Work to complete :: Recast the entries that follow as a Markdown table with two columns, "Row" for a running row number and "Line" for the line itself. Skip blank lines and omit the pictures.

Material for this exercise ::
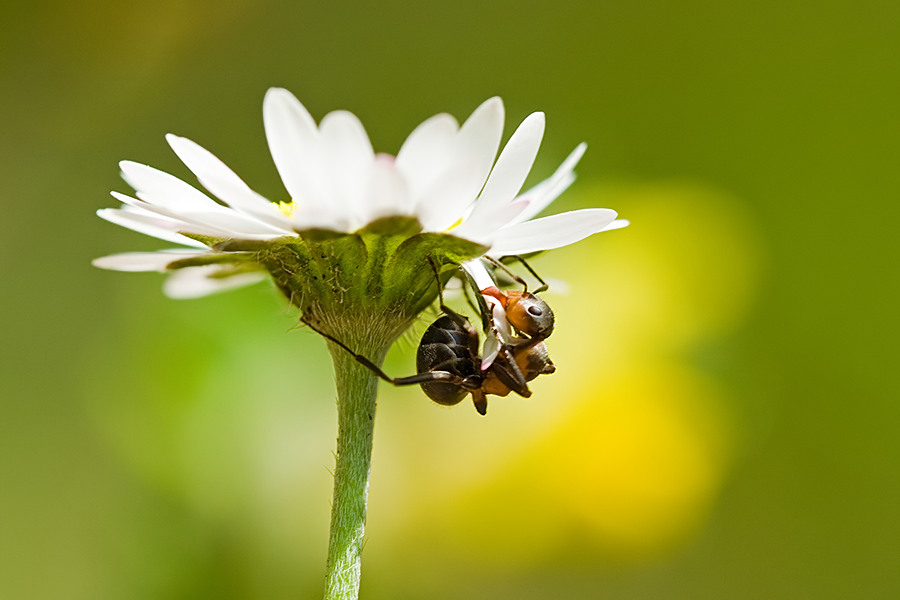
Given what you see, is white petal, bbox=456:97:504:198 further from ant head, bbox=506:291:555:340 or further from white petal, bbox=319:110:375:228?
ant head, bbox=506:291:555:340

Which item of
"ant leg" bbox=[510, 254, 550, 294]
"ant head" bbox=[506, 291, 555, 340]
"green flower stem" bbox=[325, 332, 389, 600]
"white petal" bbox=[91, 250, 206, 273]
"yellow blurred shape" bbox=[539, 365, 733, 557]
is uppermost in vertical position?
"ant leg" bbox=[510, 254, 550, 294]

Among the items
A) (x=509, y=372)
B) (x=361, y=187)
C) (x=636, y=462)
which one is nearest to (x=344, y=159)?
(x=361, y=187)

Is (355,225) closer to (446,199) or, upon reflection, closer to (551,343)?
(446,199)

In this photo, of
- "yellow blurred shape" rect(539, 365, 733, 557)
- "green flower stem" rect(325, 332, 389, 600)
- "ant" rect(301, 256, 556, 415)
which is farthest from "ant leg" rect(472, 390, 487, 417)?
"yellow blurred shape" rect(539, 365, 733, 557)

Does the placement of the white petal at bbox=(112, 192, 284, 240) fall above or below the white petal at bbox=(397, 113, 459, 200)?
below

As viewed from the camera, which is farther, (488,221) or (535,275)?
(535,275)

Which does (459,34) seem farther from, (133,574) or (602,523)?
(133,574)
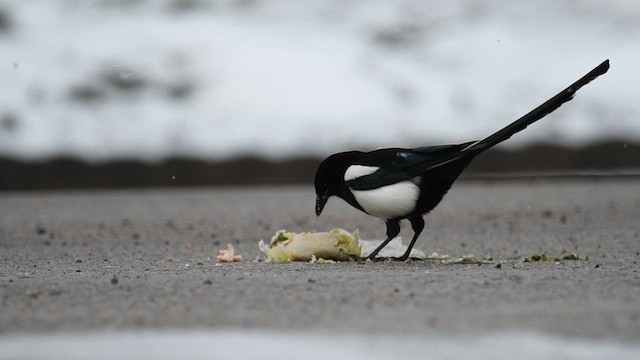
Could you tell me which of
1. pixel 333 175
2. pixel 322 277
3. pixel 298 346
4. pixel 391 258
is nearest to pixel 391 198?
pixel 333 175

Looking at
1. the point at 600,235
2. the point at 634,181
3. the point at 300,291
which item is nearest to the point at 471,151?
the point at 300,291

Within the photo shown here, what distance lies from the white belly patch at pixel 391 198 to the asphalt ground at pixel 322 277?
34 centimetres

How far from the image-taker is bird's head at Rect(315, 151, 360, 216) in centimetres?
708

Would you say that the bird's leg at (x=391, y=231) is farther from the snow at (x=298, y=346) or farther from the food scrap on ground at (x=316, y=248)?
the snow at (x=298, y=346)

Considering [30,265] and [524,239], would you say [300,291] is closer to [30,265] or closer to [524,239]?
[30,265]

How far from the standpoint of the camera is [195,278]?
19.8ft

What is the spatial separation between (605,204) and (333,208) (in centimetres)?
326

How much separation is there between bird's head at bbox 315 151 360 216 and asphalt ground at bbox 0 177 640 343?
22.2 inches

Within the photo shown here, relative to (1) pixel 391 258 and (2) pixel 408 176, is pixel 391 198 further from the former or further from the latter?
(1) pixel 391 258

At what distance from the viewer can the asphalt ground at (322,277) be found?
15.1 ft

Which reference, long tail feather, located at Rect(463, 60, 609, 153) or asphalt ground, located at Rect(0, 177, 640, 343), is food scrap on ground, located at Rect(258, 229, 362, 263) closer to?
asphalt ground, located at Rect(0, 177, 640, 343)

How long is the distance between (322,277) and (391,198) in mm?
960

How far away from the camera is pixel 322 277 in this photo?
234 inches

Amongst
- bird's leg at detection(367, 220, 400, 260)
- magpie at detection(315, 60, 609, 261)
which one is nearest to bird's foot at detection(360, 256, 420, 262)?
bird's leg at detection(367, 220, 400, 260)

Answer to this problem ::
| Row | Line |
|---|---|
| 1 | Given what you see, is white petal, bbox=456:97:504:198 further from ant head, bbox=506:291:555:340 or further from white petal, bbox=319:110:375:228? |
| 2 | ant head, bbox=506:291:555:340 |
| 3 | Which item of |
| 4 | "ant leg" bbox=[510, 254, 550, 294] |
| 5 | "ant head" bbox=[506, 291, 555, 340] |
| 6 | "green flower stem" bbox=[325, 332, 389, 600] |
| 7 | "white petal" bbox=[91, 250, 206, 273] |
| 8 | "yellow blurred shape" bbox=[539, 365, 733, 557] |
| 9 | is uppermost in vertical position? |
| 10 | "ant leg" bbox=[510, 254, 550, 294] |
| 11 | Among the items |
| 12 | A) (x=509, y=372) |
| 13 | B) (x=361, y=187) |
| 14 | C) (x=636, y=462) |
| 15 | which one is nearest to (x=344, y=159)? |
| 16 | (x=361, y=187) |
| 17 | Is (355,225) closer to (446,199) or, upon reflection, closer to (551,343)? |
| 18 | (446,199) |
| 19 | In this photo, of |
| 20 | - "yellow blurred shape" rect(539, 365, 733, 557) |
| 21 | - "green flower stem" rect(325, 332, 389, 600) |
| 22 | - "ant" rect(301, 256, 556, 415) |
| 23 | which is farthest from "ant leg" rect(472, 390, 487, 417)? |
| 24 | "yellow blurred shape" rect(539, 365, 733, 557) |
| 25 | Does the placement of the white petal at bbox=(112, 192, 284, 240) fall above or below the white petal at bbox=(397, 113, 459, 200)? |
| 26 | below |
| 27 | As viewed from the camera, which is farther, (488,221) or (535,275)? |
| 28 | (535,275) |
| 29 | Which does (459,34) seem farther from, (133,574) or (602,523)? |
| 30 | (133,574) |
| 31 | Could you tell me which of |
| 32 | 1. pixel 333 175 |
| 33 | 2. pixel 322 277 |
| 34 | 3. pixel 298 346 |
| 35 | 4. pixel 391 258 |
| 36 | is nearest to pixel 391 198? |
| 37 | pixel 333 175 |
| 38 | Looking at |
| 39 | 1. the point at 600,235 |
| 40 | 2. the point at 634,181 |
| 41 | 3. the point at 300,291 |
| 42 | which item is nearest to the point at 471,151? |
| 43 | the point at 300,291 |
| 44 | Within the photo shown here, what distance lies from the white belly patch at pixel 391 198 to the asphalt ground at pixel 322 277? |
| 45 | 34 centimetres |
| 46 | How far from the image-taker is bird's head at Rect(315, 151, 360, 216) in centimetres? |
| 47 | 708 |
| 48 | Would you say that the bird's leg at (x=391, y=231) is farther from the snow at (x=298, y=346) or farther from the food scrap on ground at (x=316, y=248)? |
| 49 | the snow at (x=298, y=346) |
| 50 | Considering [30,265] and [524,239], would you say [300,291] is closer to [30,265] or closer to [524,239]? |
| 51 | [30,265] |
| 52 | How far from the standpoint of the camera is [195,278]? |
| 53 | 19.8ft |
| 54 | What is the spatial separation between (605,204) and (333,208) (in centimetres)? |
| 55 | 326 |
| 56 | How much separation is there between bird's head at bbox 315 151 360 216 and asphalt ground at bbox 0 177 640 343? |
| 57 | 22.2 inches |
| 58 | Within the photo shown here, relative to (1) pixel 391 258 and (2) pixel 408 176, is pixel 391 198 further from the former or further from the latter? |
| 59 | (1) pixel 391 258 |
| 60 | At what distance from the viewer can the asphalt ground at (322,277) be found? |
| 61 | 15.1 ft |
| 62 | Which reference, long tail feather, located at Rect(463, 60, 609, 153) or asphalt ground, located at Rect(0, 177, 640, 343), is food scrap on ground, located at Rect(258, 229, 362, 263) closer to? |
| 63 | asphalt ground, located at Rect(0, 177, 640, 343) |
| 64 | How long is the distance between (322,277) and (391,198) in mm? |
| 65 | 960 |
| 66 | How far away from the camera is pixel 322 277 in this photo? |
| 67 | 234 inches |
| 68 | Amongst |
| 69 | - bird's leg at detection(367, 220, 400, 260) |
| 70 | - magpie at detection(315, 60, 609, 261) |
| 71 | which one is nearest to bird's foot at detection(360, 256, 420, 262)? |
| 72 | bird's leg at detection(367, 220, 400, 260) |